VENERABLE PIO XII no dudó en canonizar a sor Catalina Labouré la Vidente de la Virgen e instrumento inmediato para la acuñación de la medalla. Su canonización es la aprobación indirecta, pero irrebatible de la veracidad y autenticidad de la medalla.


SAN JUAN XXIII fue el gran devoto de la Milagrosa, quien cuando apenas era ayudante de la Congregación de Propaganda Fide supo convencer a todos para que Nuestra Señora del Globo (la Milagrosa en su primera aparición del 27 de noviembre) fuese reconocida y proclamada como Reina de las Misiones.
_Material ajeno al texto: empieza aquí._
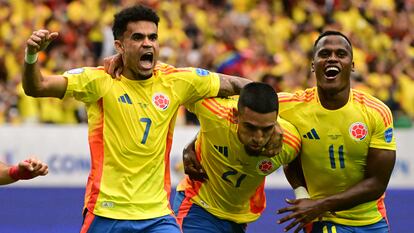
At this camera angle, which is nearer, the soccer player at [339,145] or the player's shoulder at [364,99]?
the soccer player at [339,145]

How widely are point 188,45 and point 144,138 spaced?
1029 centimetres

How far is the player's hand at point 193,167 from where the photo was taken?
318 inches

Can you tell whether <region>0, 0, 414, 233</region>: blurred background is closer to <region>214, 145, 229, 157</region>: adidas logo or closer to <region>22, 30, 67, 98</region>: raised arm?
<region>214, 145, 229, 157</region>: adidas logo

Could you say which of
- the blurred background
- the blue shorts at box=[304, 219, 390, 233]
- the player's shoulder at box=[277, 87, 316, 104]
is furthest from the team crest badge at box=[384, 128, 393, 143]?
the blurred background

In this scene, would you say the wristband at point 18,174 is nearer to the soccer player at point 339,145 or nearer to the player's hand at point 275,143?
the player's hand at point 275,143

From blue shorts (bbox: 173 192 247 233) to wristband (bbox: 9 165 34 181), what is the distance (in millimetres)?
2191

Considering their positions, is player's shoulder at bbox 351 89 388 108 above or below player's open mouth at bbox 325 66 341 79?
below

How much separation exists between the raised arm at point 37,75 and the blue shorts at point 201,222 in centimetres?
178

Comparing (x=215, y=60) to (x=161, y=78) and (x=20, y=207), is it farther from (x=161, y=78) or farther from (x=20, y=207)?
(x=161, y=78)

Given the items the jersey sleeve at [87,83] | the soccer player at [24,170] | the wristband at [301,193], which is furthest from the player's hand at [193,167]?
the soccer player at [24,170]

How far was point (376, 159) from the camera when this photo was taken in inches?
297

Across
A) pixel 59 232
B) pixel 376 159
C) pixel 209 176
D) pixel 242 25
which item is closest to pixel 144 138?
pixel 209 176

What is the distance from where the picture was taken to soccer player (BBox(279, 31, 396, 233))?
7469mm

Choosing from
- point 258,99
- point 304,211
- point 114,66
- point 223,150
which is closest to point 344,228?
point 304,211
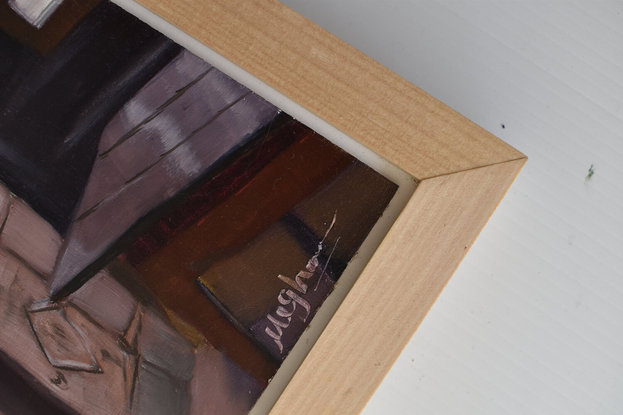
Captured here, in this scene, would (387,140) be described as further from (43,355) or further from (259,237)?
(43,355)

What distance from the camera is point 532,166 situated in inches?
24.8

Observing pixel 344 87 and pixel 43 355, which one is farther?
pixel 43 355

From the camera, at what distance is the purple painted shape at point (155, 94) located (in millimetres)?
569

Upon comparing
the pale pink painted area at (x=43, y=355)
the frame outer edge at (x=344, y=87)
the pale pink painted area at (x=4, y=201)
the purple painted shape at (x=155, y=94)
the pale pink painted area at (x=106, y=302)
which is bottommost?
the pale pink painted area at (x=43, y=355)

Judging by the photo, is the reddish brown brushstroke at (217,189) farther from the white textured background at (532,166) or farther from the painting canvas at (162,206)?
the white textured background at (532,166)

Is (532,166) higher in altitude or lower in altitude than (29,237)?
higher

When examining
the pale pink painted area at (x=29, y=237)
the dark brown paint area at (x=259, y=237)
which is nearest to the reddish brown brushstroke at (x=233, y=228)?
the dark brown paint area at (x=259, y=237)

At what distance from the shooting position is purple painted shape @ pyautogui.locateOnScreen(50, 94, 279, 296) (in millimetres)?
569

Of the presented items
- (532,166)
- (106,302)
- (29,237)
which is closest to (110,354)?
(106,302)

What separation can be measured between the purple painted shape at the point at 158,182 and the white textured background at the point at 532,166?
0.18 metres

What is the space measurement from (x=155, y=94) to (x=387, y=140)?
285mm

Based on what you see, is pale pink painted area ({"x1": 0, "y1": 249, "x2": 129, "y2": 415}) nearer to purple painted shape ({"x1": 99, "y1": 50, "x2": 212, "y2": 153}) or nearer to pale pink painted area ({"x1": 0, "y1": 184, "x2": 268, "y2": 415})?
pale pink painted area ({"x1": 0, "y1": 184, "x2": 268, "y2": 415})
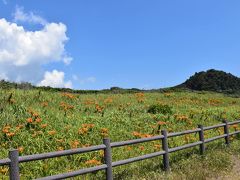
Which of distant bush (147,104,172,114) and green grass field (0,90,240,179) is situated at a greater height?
distant bush (147,104,172,114)

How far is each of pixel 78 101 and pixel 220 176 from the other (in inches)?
570

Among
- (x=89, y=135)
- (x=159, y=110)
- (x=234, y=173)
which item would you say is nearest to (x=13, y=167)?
(x=234, y=173)

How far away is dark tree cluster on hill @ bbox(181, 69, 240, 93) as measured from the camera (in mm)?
86688

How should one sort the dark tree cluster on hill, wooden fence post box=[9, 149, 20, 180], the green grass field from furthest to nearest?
the dark tree cluster on hill, the green grass field, wooden fence post box=[9, 149, 20, 180]

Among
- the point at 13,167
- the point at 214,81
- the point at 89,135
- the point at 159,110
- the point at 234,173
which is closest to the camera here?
the point at 13,167

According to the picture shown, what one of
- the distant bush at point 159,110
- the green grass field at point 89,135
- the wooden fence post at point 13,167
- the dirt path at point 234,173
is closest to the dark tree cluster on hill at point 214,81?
the distant bush at point 159,110

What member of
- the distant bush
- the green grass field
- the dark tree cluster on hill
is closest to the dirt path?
the green grass field

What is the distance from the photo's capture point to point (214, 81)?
288 ft

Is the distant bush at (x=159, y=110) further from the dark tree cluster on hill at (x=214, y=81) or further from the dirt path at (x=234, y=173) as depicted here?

Y cuando era Nuncio en París iba con frecuencia a orar ante el altar de Nuestra Señora en la Rue du Bac.


BEATO PABLO VI enriqueció el culto a la Virgen Milagrosa otorgando nuevas y múltiples indulgencias a cuantos asistan un día siquiera a los Triduos o Novenarios en su honor o lleven esta sagrada medalla.


SAN JUAN PABLO II en su gran amor a María en su visita apostólica a París estuvo en la capilla de las apariciones el 31 de mayo de 1980, oró ante el altar de la Virgen Milagrosa y ante la tumba de Santa Catalina Labouré y desde allí pronunció a la Virgen una hermosa plegaria.